* [TO DO]: So that nothing is lost, transcribe each line of the records exactly.

------ SOURCE MATERIAL ------

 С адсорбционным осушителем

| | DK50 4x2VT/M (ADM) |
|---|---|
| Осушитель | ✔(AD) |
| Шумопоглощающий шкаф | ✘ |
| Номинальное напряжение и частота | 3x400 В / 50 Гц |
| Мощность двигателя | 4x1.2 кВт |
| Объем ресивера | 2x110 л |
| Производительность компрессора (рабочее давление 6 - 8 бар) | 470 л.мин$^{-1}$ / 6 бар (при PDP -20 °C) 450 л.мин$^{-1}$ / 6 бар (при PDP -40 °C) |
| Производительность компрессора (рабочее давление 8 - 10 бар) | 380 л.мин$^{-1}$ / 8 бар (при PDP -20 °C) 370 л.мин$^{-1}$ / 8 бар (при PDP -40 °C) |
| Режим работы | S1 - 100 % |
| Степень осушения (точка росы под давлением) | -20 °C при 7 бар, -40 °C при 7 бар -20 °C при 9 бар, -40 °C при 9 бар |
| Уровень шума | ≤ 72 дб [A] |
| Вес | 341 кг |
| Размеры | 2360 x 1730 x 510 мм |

------

* [ANSWER TO THIS PROBLEM]:
 С адсорбционным осушителем

| | DK50 4x2VT/M (ADM) |
|---|---|
| Осушитель | ✔(AD) |
| Шумопоглощающий шкаф | ✘ |
| Номинальное напряжение и частота | 3x400 В / 50 Гц |
| Мощность двигателя | 4x1.2 кВт |
| Объем ресивера | 2x110 л |
| Производительность компрессора (рабочее давление 6 - 8 бар) | 470 л.мин$^{-1}$ / 6 бар (при PDP -20 °C) 450 л.мин$^{-1}$ / 6 бар (при PDP -40 °C) |
| Производительность компрессора (рабочее давление 8 - 10 бар) | 380 л.мин$^{-1}$ / 8 бар (при PDP -20 °C) 370 л.мин$^{-1}$ / 8 бар (при PDP -40 °C) |
| Режим работы | S1 - 100 % |
| Степень осушения (точка росы под давлением) | -20 °C при 7 бар, -40 °C при 7 бар -20 °C при 9 бар, -40 °C при 9 бар |
| Уровень шума | ≤ 72 дб [A] |
| Вес | 341 кг |
| Размеры | 2360 x 1730 x 510 мм |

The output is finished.